Extracted entries
+++

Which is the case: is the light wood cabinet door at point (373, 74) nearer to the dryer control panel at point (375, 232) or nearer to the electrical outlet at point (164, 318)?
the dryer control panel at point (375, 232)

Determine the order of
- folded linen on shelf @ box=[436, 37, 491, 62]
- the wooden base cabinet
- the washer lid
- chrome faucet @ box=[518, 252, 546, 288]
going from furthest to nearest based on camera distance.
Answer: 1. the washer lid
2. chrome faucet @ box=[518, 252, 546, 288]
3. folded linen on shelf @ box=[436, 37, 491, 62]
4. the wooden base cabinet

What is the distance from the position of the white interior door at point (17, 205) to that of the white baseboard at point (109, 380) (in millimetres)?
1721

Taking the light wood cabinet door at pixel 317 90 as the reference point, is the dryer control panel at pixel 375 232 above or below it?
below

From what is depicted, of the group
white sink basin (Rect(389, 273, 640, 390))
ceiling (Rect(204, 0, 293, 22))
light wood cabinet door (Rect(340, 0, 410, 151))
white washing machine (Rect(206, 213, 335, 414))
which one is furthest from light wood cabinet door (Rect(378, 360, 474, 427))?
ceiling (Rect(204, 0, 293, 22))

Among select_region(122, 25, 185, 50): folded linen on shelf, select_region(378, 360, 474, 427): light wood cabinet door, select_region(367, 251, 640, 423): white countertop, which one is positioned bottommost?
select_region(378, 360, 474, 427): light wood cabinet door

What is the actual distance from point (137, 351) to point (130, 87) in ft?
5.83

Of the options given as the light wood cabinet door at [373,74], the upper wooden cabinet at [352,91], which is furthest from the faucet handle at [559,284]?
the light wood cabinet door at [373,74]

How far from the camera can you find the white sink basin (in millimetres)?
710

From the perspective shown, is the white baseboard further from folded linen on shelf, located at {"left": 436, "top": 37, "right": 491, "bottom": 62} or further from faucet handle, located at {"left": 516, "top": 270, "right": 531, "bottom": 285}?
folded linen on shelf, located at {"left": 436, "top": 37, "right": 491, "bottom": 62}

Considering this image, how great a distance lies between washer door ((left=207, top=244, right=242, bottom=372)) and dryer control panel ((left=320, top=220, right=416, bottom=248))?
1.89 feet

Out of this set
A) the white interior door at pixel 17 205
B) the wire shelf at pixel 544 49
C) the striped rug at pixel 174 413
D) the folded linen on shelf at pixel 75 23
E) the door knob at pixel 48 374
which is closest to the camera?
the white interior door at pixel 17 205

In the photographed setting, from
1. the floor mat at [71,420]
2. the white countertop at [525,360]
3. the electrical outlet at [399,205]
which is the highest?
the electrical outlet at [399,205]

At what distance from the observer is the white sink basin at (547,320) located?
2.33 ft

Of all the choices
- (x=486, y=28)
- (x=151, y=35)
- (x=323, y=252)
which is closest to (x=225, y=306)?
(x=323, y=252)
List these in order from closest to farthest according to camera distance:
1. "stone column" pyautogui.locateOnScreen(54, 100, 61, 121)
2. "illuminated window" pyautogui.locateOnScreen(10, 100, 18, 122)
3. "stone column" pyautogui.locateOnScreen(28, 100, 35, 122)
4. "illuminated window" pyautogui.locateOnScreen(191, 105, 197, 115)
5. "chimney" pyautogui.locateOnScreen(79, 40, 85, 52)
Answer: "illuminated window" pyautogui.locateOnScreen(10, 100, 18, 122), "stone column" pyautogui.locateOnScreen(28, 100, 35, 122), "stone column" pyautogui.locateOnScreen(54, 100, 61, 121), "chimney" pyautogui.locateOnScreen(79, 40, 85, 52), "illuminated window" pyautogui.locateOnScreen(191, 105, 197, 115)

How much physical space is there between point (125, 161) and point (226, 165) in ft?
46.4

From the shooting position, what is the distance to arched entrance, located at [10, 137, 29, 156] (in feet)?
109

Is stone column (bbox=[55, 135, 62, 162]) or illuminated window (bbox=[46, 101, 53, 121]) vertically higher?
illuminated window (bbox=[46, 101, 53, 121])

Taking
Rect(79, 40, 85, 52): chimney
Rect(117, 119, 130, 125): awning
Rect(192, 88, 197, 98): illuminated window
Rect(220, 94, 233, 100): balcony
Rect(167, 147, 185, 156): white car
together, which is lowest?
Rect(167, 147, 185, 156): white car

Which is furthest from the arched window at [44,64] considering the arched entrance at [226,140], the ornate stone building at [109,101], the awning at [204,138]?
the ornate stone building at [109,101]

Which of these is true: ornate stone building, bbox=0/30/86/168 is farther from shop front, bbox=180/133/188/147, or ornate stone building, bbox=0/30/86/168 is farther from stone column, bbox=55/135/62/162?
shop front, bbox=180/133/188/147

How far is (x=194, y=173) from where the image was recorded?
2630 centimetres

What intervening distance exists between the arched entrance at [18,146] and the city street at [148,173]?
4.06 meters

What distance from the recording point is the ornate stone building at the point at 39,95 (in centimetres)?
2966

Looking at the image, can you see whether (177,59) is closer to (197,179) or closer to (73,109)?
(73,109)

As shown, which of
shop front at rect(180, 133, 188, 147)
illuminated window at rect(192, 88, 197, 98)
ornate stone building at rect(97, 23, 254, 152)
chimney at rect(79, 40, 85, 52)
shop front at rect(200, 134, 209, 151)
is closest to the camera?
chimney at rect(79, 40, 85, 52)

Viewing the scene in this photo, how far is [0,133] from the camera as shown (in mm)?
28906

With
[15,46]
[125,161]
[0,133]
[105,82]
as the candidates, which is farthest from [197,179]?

+++

What to work on
Convert every line of the material above into a Markdown table with the columns "Row" and "Line", numbering each row and leaving out blank lines.

Response
| Row | Line |
|---|---|
| 1 | Which is the case: is the light wood cabinet door at point (373, 74) nearer to the dryer control panel at point (375, 232) or nearer to the electrical outlet at point (164, 318)? |
| 2 | the dryer control panel at point (375, 232) |
| 3 | Determine the order of |
| 4 | - folded linen on shelf @ box=[436, 37, 491, 62] |
| 5 | - the wooden base cabinet |
| 6 | - the washer lid |
| 7 | - chrome faucet @ box=[518, 252, 546, 288] |
| 8 | going from furthest to nearest based on camera distance. |
| 9 | Answer: 1. the washer lid |
| 10 | 2. chrome faucet @ box=[518, 252, 546, 288] |
| 11 | 3. folded linen on shelf @ box=[436, 37, 491, 62] |
| 12 | 4. the wooden base cabinet |
| 13 | What is the distance from the position of the white interior door at point (17, 205) to that of the white baseboard at point (109, 380) (in millimetres)? |
| 14 | 1721 |
| 15 | Taking the light wood cabinet door at pixel 317 90 as the reference point, is the dryer control panel at pixel 375 232 above or below it? |
| 16 | below |
| 17 | From what is depicted, of the group |
| 18 | white sink basin (Rect(389, 273, 640, 390)) |
| 19 | ceiling (Rect(204, 0, 293, 22)) |
| 20 | light wood cabinet door (Rect(340, 0, 410, 151)) |
| 21 | white washing machine (Rect(206, 213, 335, 414)) |
| 22 | which one is furthest from light wood cabinet door (Rect(378, 360, 474, 427))? |
| 23 | ceiling (Rect(204, 0, 293, 22)) |
| 24 | Among select_region(122, 25, 185, 50): folded linen on shelf, select_region(378, 360, 474, 427): light wood cabinet door, select_region(367, 251, 640, 423): white countertop, which one is positioned bottommost? |
| 25 | select_region(378, 360, 474, 427): light wood cabinet door |
| 26 | What is the actual distance from point (137, 351) to point (130, 87) in ft? |
| 27 | 5.83 |
| 28 | Of the options given as the light wood cabinet door at [373,74], the upper wooden cabinet at [352,91], which is furthest from the faucet handle at [559,284]? |
| 29 | the light wood cabinet door at [373,74] |
| 30 | How far from the camera can you find the white sink basin (in millimetres)? |
| 31 | 710 |
| 32 | From the perspective shown, is the white baseboard further from folded linen on shelf, located at {"left": 436, "top": 37, "right": 491, "bottom": 62} or further from faucet handle, located at {"left": 516, "top": 270, "right": 531, "bottom": 285}? |
| 33 | folded linen on shelf, located at {"left": 436, "top": 37, "right": 491, "bottom": 62} |
| 34 | Considering this image, how great a distance lies between washer door ((left=207, top=244, right=242, bottom=372)) and dryer control panel ((left=320, top=220, right=416, bottom=248))? |
| 35 | 1.89 feet |
| 36 | Out of this set |
| 37 | A) the white interior door at pixel 17 205 |
| 38 | B) the wire shelf at pixel 544 49 |
| 39 | C) the striped rug at pixel 174 413 |
| 40 | D) the folded linen on shelf at pixel 75 23 |
| 41 | E) the door knob at pixel 48 374 |
| 42 | which is closest to the camera? |
| 43 | the white interior door at pixel 17 205 |
| 44 | In the photographed setting, from |
| 45 | 1. the floor mat at [71,420] |
| 46 | 2. the white countertop at [525,360] |
| 47 | 3. the electrical outlet at [399,205] |
| 48 | which is the highest? |
| 49 | the electrical outlet at [399,205] |
| 50 | At what distance from the observer is the white sink basin at (547,320) located? |
| 51 | 2.33 ft |
| 52 | Of all the choices |
| 53 | - (x=486, y=28) |
| 54 | - (x=151, y=35) |
| 55 | - (x=323, y=252) |
| 56 | which is closest to (x=225, y=306)? |
| 57 | (x=323, y=252) |
| 58 | List these in order from closest to farthest according to camera distance: |
| 59 | 1. "stone column" pyautogui.locateOnScreen(54, 100, 61, 121) |
| 60 | 2. "illuminated window" pyautogui.locateOnScreen(10, 100, 18, 122) |
| 61 | 3. "stone column" pyautogui.locateOnScreen(28, 100, 35, 122) |
| 62 | 4. "illuminated window" pyautogui.locateOnScreen(191, 105, 197, 115) |
| 63 | 5. "chimney" pyautogui.locateOnScreen(79, 40, 85, 52) |
| 64 | Answer: "illuminated window" pyautogui.locateOnScreen(10, 100, 18, 122), "stone column" pyautogui.locateOnScreen(28, 100, 35, 122), "stone column" pyautogui.locateOnScreen(54, 100, 61, 121), "chimney" pyautogui.locateOnScreen(79, 40, 85, 52), "illuminated window" pyautogui.locateOnScreen(191, 105, 197, 115) |
| 65 | How much physical space is there between point (125, 161) and point (226, 165) in ft? |
| 66 | 46.4 |
| 67 | From the shooting position, what is the distance to arched entrance, located at [10, 137, 29, 156] (in feet)? |
| 68 | 109 |
| 69 | Is stone column (bbox=[55, 135, 62, 162]) or illuminated window (bbox=[46, 101, 53, 121]) vertically higher? |
| 70 | illuminated window (bbox=[46, 101, 53, 121]) |
| 71 | Taking |
| 72 | Rect(79, 40, 85, 52): chimney |
| 73 | Rect(117, 119, 130, 125): awning |
| 74 | Rect(192, 88, 197, 98): illuminated window |
| 75 | Rect(220, 94, 233, 100): balcony |
| 76 | Rect(167, 147, 185, 156): white car |
| 77 | together, which is lowest? |
| 78 | Rect(167, 147, 185, 156): white car |
| 79 | Which is furthest from the arched window at [44,64] considering the arched entrance at [226,140], the ornate stone building at [109,101], the awning at [204,138]? |
| 80 | the ornate stone building at [109,101] |
| 81 | Which of these is true: ornate stone building, bbox=0/30/86/168 is farther from shop front, bbox=180/133/188/147, or ornate stone building, bbox=0/30/86/168 is farther from stone column, bbox=55/135/62/162? |
| 82 | shop front, bbox=180/133/188/147 |
| 83 | How far is (x=194, y=173) from where the image was recorded? |
| 84 | 2630 centimetres |
| 85 | What intervening distance exists between the arched entrance at [18,146] and the city street at [148,173]? |
| 86 | 4.06 meters |
| 87 | What distance from the recording point is the ornate stone building at the point at 39,95 (in centimetres)? |
| 88 | 2966 |
| 89 | Looking at the image, can you see whether (177,59) is closer to (197,179) or closer to (73,109)? |
| 90 | (73,109) |
| 91 | As shown, which of |
| 92 | shop front at rect(180, 133, 188, 147) |
| 93 | illuminated window at rect(192, 88, 197, 98) |
| 94 | ornate stone building at rect(97, 23, 254, 152) |
| 95 | chimney at rect(79, 40, 85, 52) |
| 96 | shop front at rect(200, 134, 209, 151) |
| 97 | is closest to the camera? |
| 98 | chimney at rect(79, 40, 85, 52) |
| 99 | Viewing the scene in this photo, how far is [0,133] from the camera as shown (in mm)? |
| 100 | 28906 |
| 101 | With |
| 102 | [15,46] |
| 103 | [125,161] |
| 104 | [0,133] |
| 105 | [105,82] |
| 106 | as the candidates, which is farthest from [197,179]? |